知財高等裁判所 平成23年(行ケ)10241号 判決 2012年2月28日
原告
VPEC株式会社
訴訟代理人弁護士
北村行夫
同
大井法子
同
杉浦尚子
同
雪丸真吾
同
芹澤繁
同
亀井弘泰
同
大藏隆子
同
政岡史郎
同
海老沼英次
同
井上乾介
同
山本夕子
同
岩田裕介
同
吉田朋
同
石新智規
同
杉田禎浩
補佐人弁理士
黒瀧眞輔
同
樋口盛之助
被告
特許庁長官
指定代理人
槙原進
同
堀川一郎
同
田部元史
同
芦葉松美
主文
1 特許庁が不服2010-8780号事件について平成23年6月16日にした審決を取り消す。
2 訴訟費用は被告の負担とする。
事実及び理由
第1請求
主文と同旨。
第2事案の概要
1 前提事実
原告は,発明の名称を「電力システム」とする発明について,平成16年2月13日に特許出願(特願2005-505005,優先権主張平成15年2月13日,日本国。以下「本願」という。)をしたが,平成20年4月16日付けで拒絶理由通知を受け,同年6月25日付けで意見書を提出したが,平成21年6月10日付けで拒絶理由通知を受け,更に同年8月12日付けで意見書及び手続補正書を提出したが,平成22年1月22日付けで拒絶査定を受けたので,同年4月26日,これに対する不服の審判を請求するとともに(不服2010-8780号事件),手続補正書を提出した(以下「本件補正」という。)。
特許庁は,本件補正を却下した上,平成23年6月16日,「本件審判の請求は,成り立たない。」との審決(以下「審決」という。)をし,その謄本は,同月28日に原告に送達された。
2 特許請求の範囲
(1) 本件補正前(平成21年8月12日付け手続補正書の記載による。)の本願の特許請求の範囲の請求項1の記載は以下のとおりである(以下,この発明を「本願発明」という。)。
【請求項1】 1つまたは複数の発電機器,1つまたは複数の蓄電機器および1つまたは複数の電力消費機器のうちから選ばれた少なくとも1つの機器と,電力需給制御機器とを備えた電力需給家の複数が電力需給線路により相互接続されてなる電力システムにおいて,
前記電力需給制御機器は,
当該電力需給制御機器が備えられた前記電力需給家において電力不足が生じるか否か,または電力余剰が生じるか否かを判断し,
当該電力需給家において電力不足が生じる場合には,前記発電機器および/または前記蓄電機器を備えた他の電力需給家から電力需給線路を介して電力を受け取り,
当該電力需給家において電力余剰が生じる場合には,他の電力需給家に電力需給線路を介して電力を渡す,
ことを特徴とする電力システム。
(2) 本件補正後の本願の特許請求の範囲(甲2。本件補正後の特許請求の範囲,明細書及び図面を総称して,「補正明細書」という場合がある。)の請求項1の記載は以下のとおりである(以下,この発明を「本願補正発明」という。)。

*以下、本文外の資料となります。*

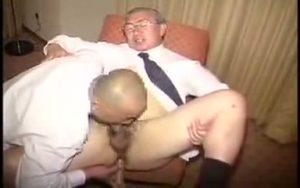【ゲイ動画】ぽっちゃり中年重役をガチムチ坊主イケメン親父が真っ黒巨根で掘りまくる昭和のゲイセックス!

【請求項1】 少なくとも1つの発電機器,少なくとも1つの蓄電機器および少なくとも1つの電力消費機器と,電力需給制御機器とを備えた電力需給家の複数が夫々の電力需給制御機器において電力需給線路により相互接続されてなる電力システムにおいて,
前記電力需給制御機器は,
当該電力需給制御機器が備えられた前記電力需給家において電力不足を生じるか否か,または電力余剰が生じるか否かを判断し,
当該電力需給家において電力不足が生じる場合には,前記発電機器および/または前記蓄電機器を備えた他の電力需給家から電力需給線路を介して電力を受け取り,
当該電力需給家において電力余剰が生じる場合には,他の電力需給家に電力需給線路を介して電力を渡す,
ことを特徴とする電力システム。
3 審決の理由
(1) 別紙審決写しのとおりである。要するに,本願補正発明は,特願2002-125290号(特開2003-324850号。以下「先願」という。)の願書の最初に添付した明細書,特許請求の範囲又は図面(甲3。以下「引用例」という。)記載の発明(以下「先願発明」という。)と同一であり,しかも,本願の発明者が先願発明を発明した者と同一ではなく,本願の出願時において,その出願人が先願の出願人と同一でもないので,特許法29条の2の規定により特許出願の際独立して特許を受けることができないものであり,本件補正は却下すべきである,また,本願発明の構成要件を全て含み,さらに他の構成要件を付加したものに相当する本願補正発明は,先願発明と一致し相違点は認められないから,本願発明も,同様の理由により,先願発明と同一であり,しかも,本願の発明者が先願発明を発明した者と同一ではなく,本願の出願時において,その出願人が先願の出願人と同一でもないので,特許法29条の2の規定により特許を受けることができないというものである。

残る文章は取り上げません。